_ФРАГМЕНТ ТЕКСТА_:
Хайнлайна метко называют «самым американским из американских фантастов». Он энергичен, оптимистичен и в ладах с наукой и техникой. Он скептически относится к гуманитарным «благородным идеям» и с сомнением относится к «либералам». И все-таки следует заметить, что примеры, подобные вышеприведенным, — редкость в его творчестве, а откровенно милитаристский роман «Воины звездного корабля» (1959) — пожалуй, самый показательный пример хайнлайновской философии…
Казалось, нельзя было ожидать, чтобы этот писатель — певец будущей расы пуритан и вояк, огнем и мечом утверждающих в космосе «твердый порядок», стал популярным у нового поколения американской молодежи. Поэтому беспрецедентный успех в университетских кампусах романа «Чужой в чужой земле» (1961) оказался сродни взрыву бомбы и свидетельствовал о редкой писательской интуиции Хайнлайна.

_ЧТО НУЖНО СДЕЛАТЬ_:
(1) Найдите в тексте о Хайнлайне место со словами «Хайнлайна метко называют» и начните с него, а остановитесь после слов «писательской интуиции Хайнлайна.». Выведите этот отрывок дословно.
(2) Перескажите короче абзац текста о Хайнлайне, который начинается словами «Казалось, нельзя было ожидать», и сохраните его главные факты.

_ИСХОДНЫЕ ДАННЫЕ_:

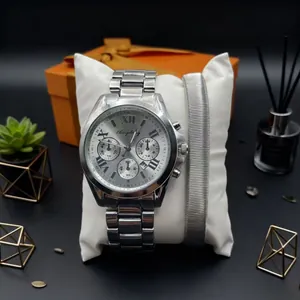 Silver stainless steel couples watch set with Roman numerals on a white velvet pillow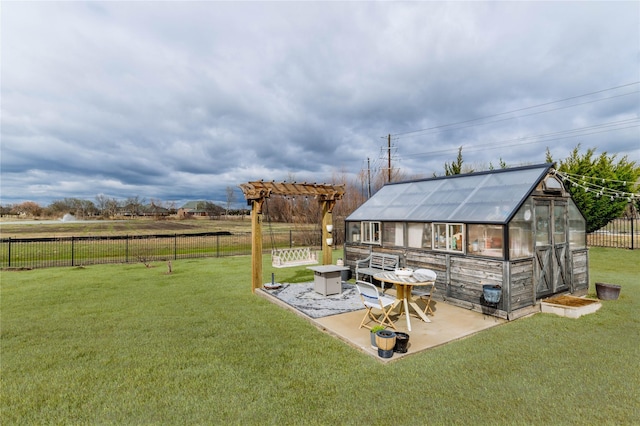 view of yard featuring a patio, an outdoor structure, fence, and an exterior structure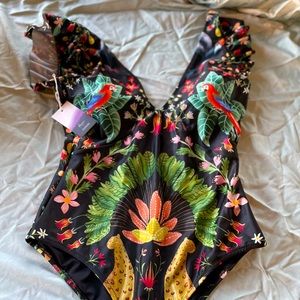 Brand new, tag on. Averie ruffle top one piece swimsuit. Full coverage
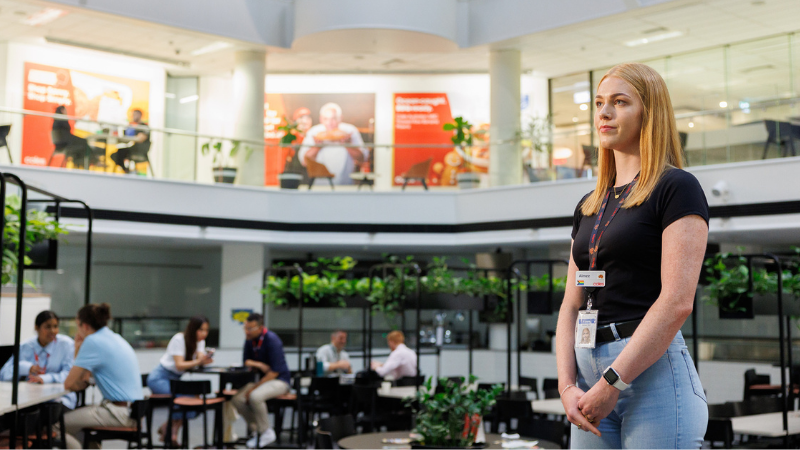 A corporate female employee standing in the Coles SSC staring into the distance
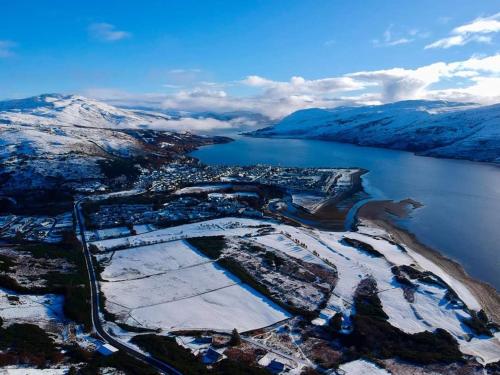an aerial view of a city and a body of water at Number 27 in Ullapool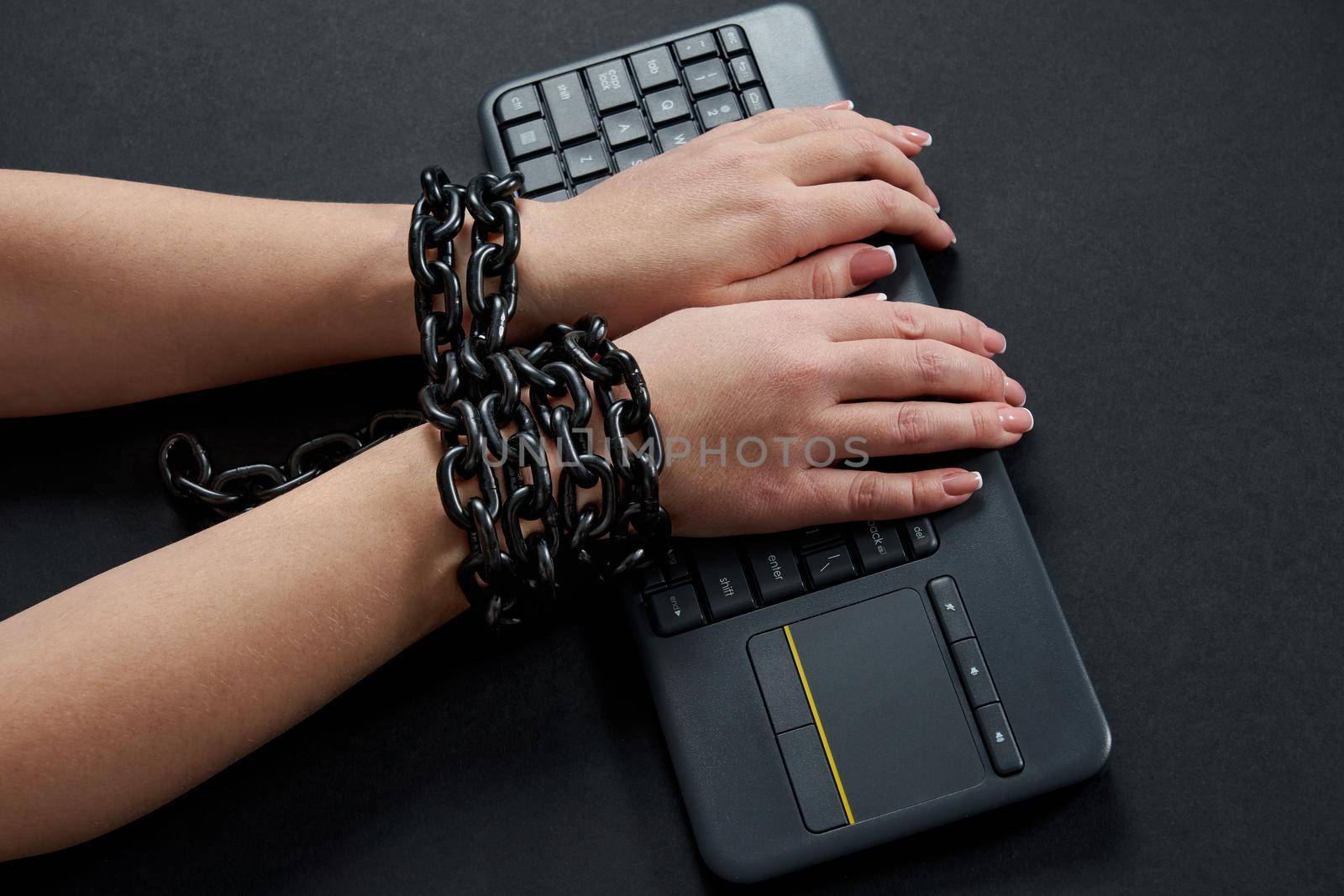 Female hands Chained to black Keyboard, addiction concept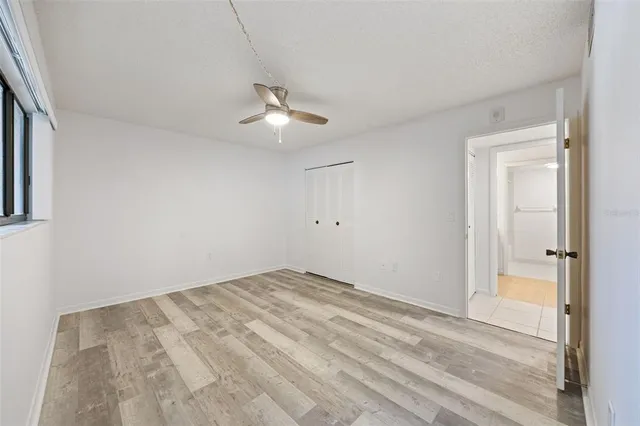 a view of a room with a ceiling fan and a window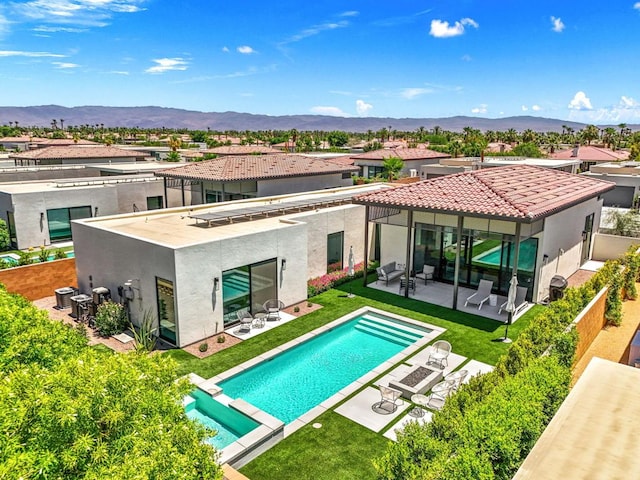 back of property featuring a patio area, a mountain view, outdoor lounge area, and a lawn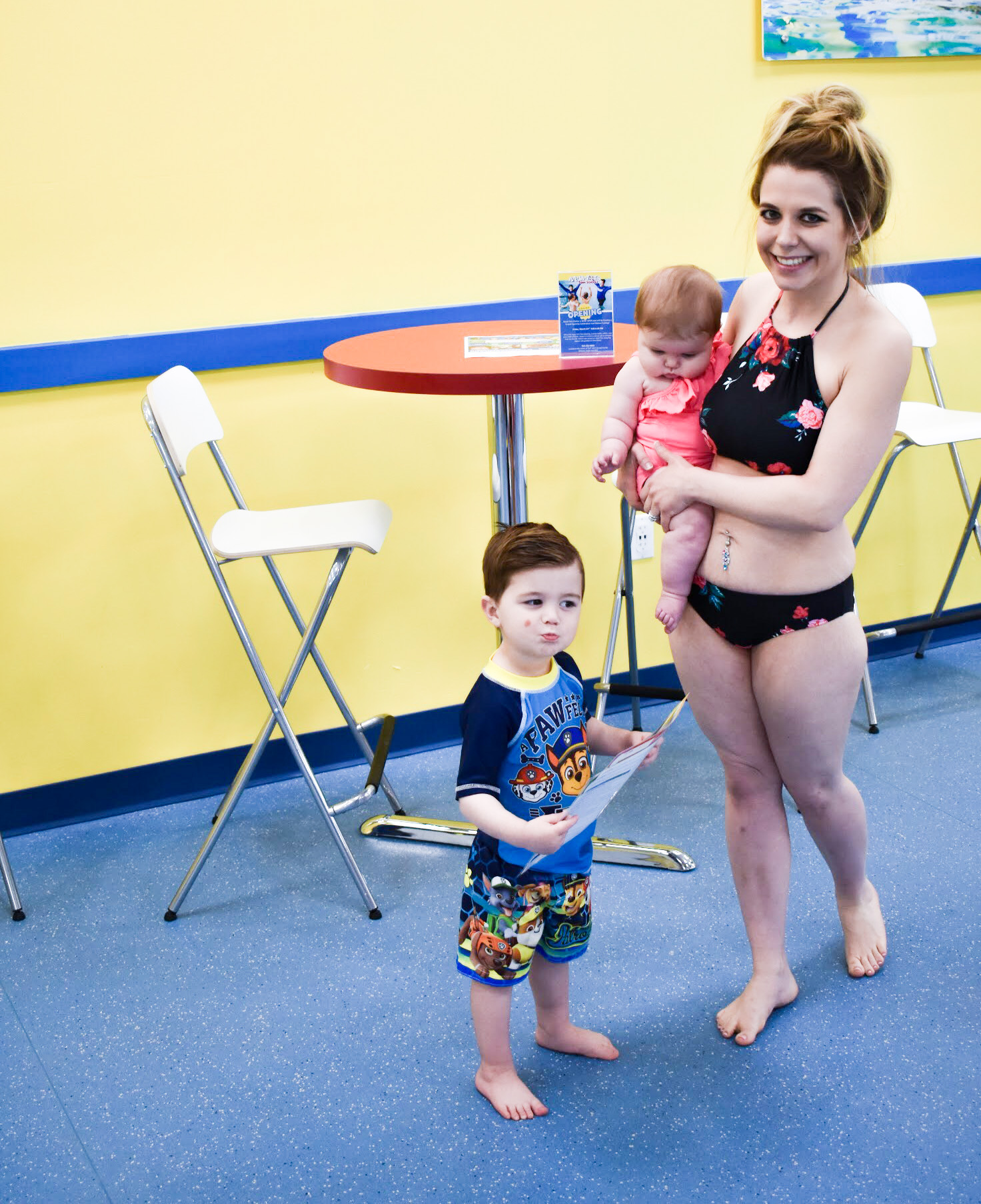 What to Expect at Baby Swim Lessons: Prepare yourself and your child for their first swim lesson with these tips! My infant and preschooler take lessons at Aqua-Tots Swim School in Olathe, KS. Here's what I learned from the pros about baby swim lessons and getting kids acclimated to the water!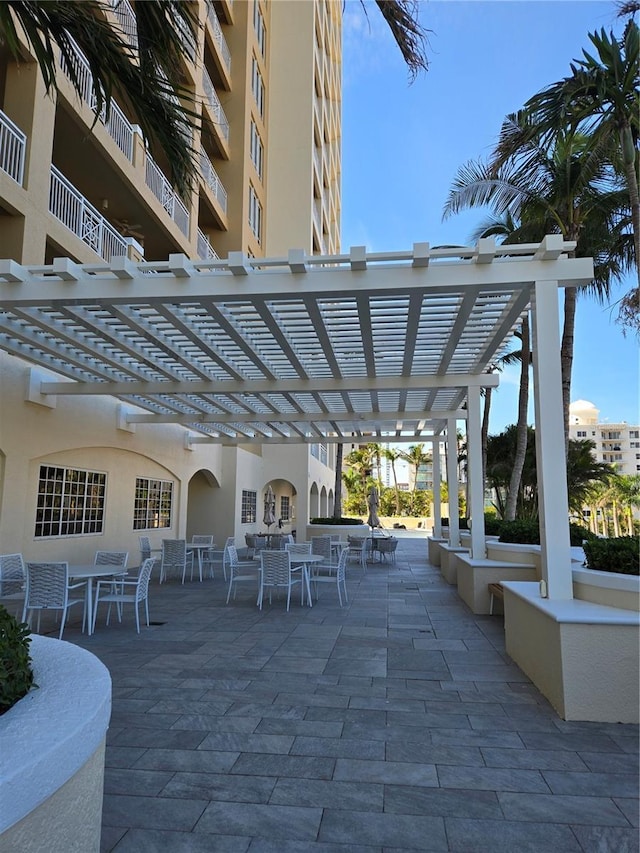 35 Watergate Dr Unit 1103, Sarasota, FL 34236 - view of patio with outdoor dining space and a pergola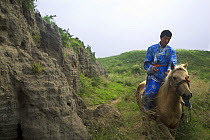 Mongolian rider on his horse at Xanadu, Inner Mongolia, Northern China. July 2006, BBC "Wild China" series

_ОТВЕТЫ К ЗАДАНИЯМ_:
(1)
Хайнлайна метко называют «самым американским из американских фантастов». Он энергичен, оптимистичен и в ладах с наукой и техникой. Он скептически относится к гуманитарным «благородным идеям» и с сомнением относится к «либералам». И все-таки следует заметить, что примеры, подобные вышеприведенным, — редкость в его творчестве, а откровенно милитаристский роман «Воины звездного корабля» (1959) — пожалуй, самый показательный пример хайнлайновской философии…
Казалось, нельзя было ожидать, чтобы этот писатель — певец будущей расы пуритан и вояк, огнем и мечом утверждающих в космосе «твердый порядок», стал популярным у нового поколения американской молодежи. Поэтому беспрецедентный успех в университетских кампусах романа «Чужой в чужой земле» (1961) оказался сродни взрыву бомбы и свидетельствовал о редкой писательской интуиции Хайнлайна.

(2) Казалось, Хайнлайн, певец будущей расы пуритан и вояк, утверждающих в космосе «твердый порядок», не мог стать популярным у нового поколения американской молодежи. Однако роман «Чужой в чужой земле» (1961) имел беспрецедентный успех в университетских кампусах. Это говорило о редкой писательской интуиции Хайнлайна.